L’avance industrielle de la Chine semble quasiment irrattrapable

7 mai 2025
❗️Il ne suffit pas d’assouplir les lois sur l’urbanisme et la protection de l’environnement (et encore bien timidement) et d’offrir des incitations financières (même si nous n’en avons plus guère les moyens) pour que les filières industrielles renaissent. L’industrie de pointe nécessite de vastes réserves d’expérience et de compétences que la Chine a acquises au fil du temps et que l’Europe et la France, dans de nombreux domaines, n’ont pas développé ou ont perdu. Les Etats-Unis également Mme si c’est dans une moindre mesure. Avons-nous la volonté d’investir massivement pendant des années pour recréer des filières et des compétences et attirer les talents face aux obstacles et aux oppositions inévitables ? Il est permis d’en douter.
❗️La réindustrialisation a beau revenir dans tous les discours, que ce soit en France, en Europe et aux Etats-Unis, sa traduction concrète demande autre chose que des mots. Personne ou presque ne mesure réellement les efforts nécessaires pour que les engagements et les promesses se concrétisent et le temps qu’il faut pour créer ou recréer des filières compétitives et des compétences. En deux décennies, la Chine est devenue l’usine du monde avec la complaisance et l’aveuglement des élites politiques, économiques et intellectuelles occidentales. Elle possède aujourd’hui des avantages décisifs dans presque tous les domaines à commencer par ceux de la transition énergétique : du raffinage des minéraux critiques aux cellules de batteries en passant par les véhicules électriques, les panneaux photovoltaïques, les composants des éoliennes, les électrolyseurs… et même le nucléaire.
❗️Et tout cela se fait avec une énergie abondante et bon marché… contrairement à l’Europe. L’Arabie Saoudite, la Russie et les Etats-Unis ne sont pas les premiers producteurs au monde d’énergie. Ils sont loin derrière la Chine, premier producteur au monde d’hydroélectricité, d’électricité solaire, d’électricité éolienne et surtout de charbon. Cela illustre de façon saisissante pourquoi aujourd’hui la transition énergétique n’est pas entre les mains des occidentaux… mais dans celles de la Chine.

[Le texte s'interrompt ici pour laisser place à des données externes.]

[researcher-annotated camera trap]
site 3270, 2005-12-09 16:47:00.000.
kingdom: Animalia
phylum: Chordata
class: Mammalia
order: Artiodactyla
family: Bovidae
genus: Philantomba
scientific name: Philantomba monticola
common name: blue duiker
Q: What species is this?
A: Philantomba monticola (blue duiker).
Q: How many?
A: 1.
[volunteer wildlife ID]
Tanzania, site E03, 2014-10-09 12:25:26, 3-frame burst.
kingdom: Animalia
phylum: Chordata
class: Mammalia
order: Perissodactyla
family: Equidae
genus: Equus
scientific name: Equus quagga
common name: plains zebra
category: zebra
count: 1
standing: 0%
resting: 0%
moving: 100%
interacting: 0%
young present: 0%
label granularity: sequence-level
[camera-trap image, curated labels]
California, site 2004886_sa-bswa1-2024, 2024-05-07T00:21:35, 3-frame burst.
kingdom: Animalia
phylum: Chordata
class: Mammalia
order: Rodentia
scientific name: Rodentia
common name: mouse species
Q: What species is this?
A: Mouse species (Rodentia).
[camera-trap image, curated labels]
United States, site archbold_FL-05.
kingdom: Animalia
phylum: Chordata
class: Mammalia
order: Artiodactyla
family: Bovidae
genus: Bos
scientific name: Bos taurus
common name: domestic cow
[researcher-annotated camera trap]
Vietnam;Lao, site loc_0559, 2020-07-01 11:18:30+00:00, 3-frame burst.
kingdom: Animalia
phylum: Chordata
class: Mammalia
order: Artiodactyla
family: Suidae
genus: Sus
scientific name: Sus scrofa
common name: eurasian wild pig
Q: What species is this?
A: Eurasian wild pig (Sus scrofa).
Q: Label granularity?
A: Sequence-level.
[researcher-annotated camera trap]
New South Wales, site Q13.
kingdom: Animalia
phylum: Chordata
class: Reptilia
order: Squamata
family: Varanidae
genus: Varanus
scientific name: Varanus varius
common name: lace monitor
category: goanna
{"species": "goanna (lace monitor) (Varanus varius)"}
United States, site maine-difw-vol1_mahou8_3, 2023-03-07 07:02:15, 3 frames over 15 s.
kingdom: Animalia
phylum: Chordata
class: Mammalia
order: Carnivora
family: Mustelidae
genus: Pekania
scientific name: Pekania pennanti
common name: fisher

❗️En un quart de siècle, en une génération, la Chine s’est totalement transformée, d’une société pauvre et essentiellement rurale en une superpuissance industrielle qui a supplanté les Etats-Unis et parfois les domine en matière de technologies tout en contrôlant des ressources stratégiques essentielles. Elle est ainsi indirectement impliquée dans les succès électoraux de Donald Trump et dans l’affaiblissement économique de l’Europe.
❗️Au tournant du siècle, la transition de la Chine a été dopée par l’accélération sans précédent du commerce mondial dans les décennies qui ont suivi la fin de la guerre froide et son admission dans l’Organisation mondiale du commerce (OMC). Avec une énorme main-d’œuvre bon marché et compétente, un marché intérieur en constante expansion et un gouvernement autoritaire ayant accès sa stratégie de développement sur les exportations, elle est devenue l’usine du monde.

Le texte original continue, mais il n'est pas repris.